Any advise on these thoughts would be appreciated.
Pete


----------



## Maverick (May 9, 2005)

If in doubt. Don't.

However, I believe it is fairly straight forward. George Telford is the man with the answer and he will post shortly. (won't you George :wink: )


----------



## Texas (May 9, 2005)

Go for the 'built in' hook up. Ive just sold a trailing hook up and find that the built in system is - after the initial fitting - a far better and easier system to cope with.

Not being a 'proper' electrician I wouldn't presume to tell you how to fit out your van.

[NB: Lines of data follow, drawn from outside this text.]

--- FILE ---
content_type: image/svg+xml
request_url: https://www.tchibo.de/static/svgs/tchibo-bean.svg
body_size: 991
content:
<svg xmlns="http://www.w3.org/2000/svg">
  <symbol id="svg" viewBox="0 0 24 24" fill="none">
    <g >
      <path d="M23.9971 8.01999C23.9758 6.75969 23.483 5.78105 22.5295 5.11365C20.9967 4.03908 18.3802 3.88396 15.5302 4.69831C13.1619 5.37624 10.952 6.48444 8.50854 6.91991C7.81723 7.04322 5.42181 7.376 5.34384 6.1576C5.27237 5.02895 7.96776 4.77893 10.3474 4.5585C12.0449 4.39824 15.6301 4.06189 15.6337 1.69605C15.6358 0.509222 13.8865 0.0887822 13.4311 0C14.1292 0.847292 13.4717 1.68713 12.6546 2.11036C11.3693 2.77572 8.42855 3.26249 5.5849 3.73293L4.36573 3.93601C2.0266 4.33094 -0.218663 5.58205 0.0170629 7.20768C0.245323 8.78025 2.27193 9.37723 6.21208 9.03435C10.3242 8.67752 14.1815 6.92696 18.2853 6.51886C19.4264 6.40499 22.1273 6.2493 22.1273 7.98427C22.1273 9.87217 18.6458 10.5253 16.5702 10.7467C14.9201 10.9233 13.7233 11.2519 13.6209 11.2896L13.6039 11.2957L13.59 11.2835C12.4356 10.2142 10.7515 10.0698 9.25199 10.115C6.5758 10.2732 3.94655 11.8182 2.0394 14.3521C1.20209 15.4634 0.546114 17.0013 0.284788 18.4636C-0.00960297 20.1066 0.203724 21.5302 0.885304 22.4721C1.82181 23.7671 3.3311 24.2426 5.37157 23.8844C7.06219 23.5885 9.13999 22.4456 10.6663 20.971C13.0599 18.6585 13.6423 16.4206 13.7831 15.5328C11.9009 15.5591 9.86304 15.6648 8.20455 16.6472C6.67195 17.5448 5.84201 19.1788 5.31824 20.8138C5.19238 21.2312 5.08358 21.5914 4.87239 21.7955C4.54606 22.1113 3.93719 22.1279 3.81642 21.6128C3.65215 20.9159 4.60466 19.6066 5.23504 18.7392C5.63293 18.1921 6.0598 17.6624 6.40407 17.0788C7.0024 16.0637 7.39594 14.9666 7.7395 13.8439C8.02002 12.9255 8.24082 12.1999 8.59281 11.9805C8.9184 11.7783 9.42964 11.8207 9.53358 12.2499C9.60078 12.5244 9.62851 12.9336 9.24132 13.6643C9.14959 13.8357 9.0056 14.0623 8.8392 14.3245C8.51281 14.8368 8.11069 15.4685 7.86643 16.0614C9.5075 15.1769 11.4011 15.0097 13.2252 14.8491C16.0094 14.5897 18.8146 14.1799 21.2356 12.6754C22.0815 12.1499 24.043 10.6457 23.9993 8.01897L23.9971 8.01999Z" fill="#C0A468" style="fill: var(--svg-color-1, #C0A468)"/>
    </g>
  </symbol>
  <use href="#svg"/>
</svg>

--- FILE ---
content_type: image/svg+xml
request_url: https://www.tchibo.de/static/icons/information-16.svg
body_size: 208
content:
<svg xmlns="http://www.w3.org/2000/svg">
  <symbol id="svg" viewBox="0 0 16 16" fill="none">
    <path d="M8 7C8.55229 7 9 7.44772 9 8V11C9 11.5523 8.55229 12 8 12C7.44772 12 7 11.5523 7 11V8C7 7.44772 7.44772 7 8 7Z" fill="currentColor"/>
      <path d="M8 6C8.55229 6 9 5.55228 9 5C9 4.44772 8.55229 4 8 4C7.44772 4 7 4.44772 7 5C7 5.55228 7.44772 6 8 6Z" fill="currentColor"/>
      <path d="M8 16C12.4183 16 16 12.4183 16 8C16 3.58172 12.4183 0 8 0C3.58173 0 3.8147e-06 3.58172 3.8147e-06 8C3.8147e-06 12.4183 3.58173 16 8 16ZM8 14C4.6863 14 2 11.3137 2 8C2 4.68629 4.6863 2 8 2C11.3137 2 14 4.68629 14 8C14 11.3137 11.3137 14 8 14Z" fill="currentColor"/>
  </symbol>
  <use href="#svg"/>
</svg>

But I did mine without any problems, I just followed a simple DIY book.

Texas


----------



## 88724 (May 9, 2005)

Hi there

If you were less aprehensive, I would suggest the route texas took Good DIY Book and buy the parts from an electrical wholesale place.

The kits from a caravan store are not that overpriced and they do have the advantage of a complete set of instructions, look at towsure item M57

Towsure

under mains electrical its £57 This will give you 2 sockets, RCD MCB's and the correct 16A input for side of van.


----------



## Maverick (May 9, 2005)

Bit slow there George :wink: :wink: 

Knew you'd get there in the end   

Thanks Texas, that's what I like, plenty of expierience in here.... 8O


----------



## peter (May 10, 2005)

Thank you George, ordered it today, sorry I didnt get back to you sooner.
Pete


----------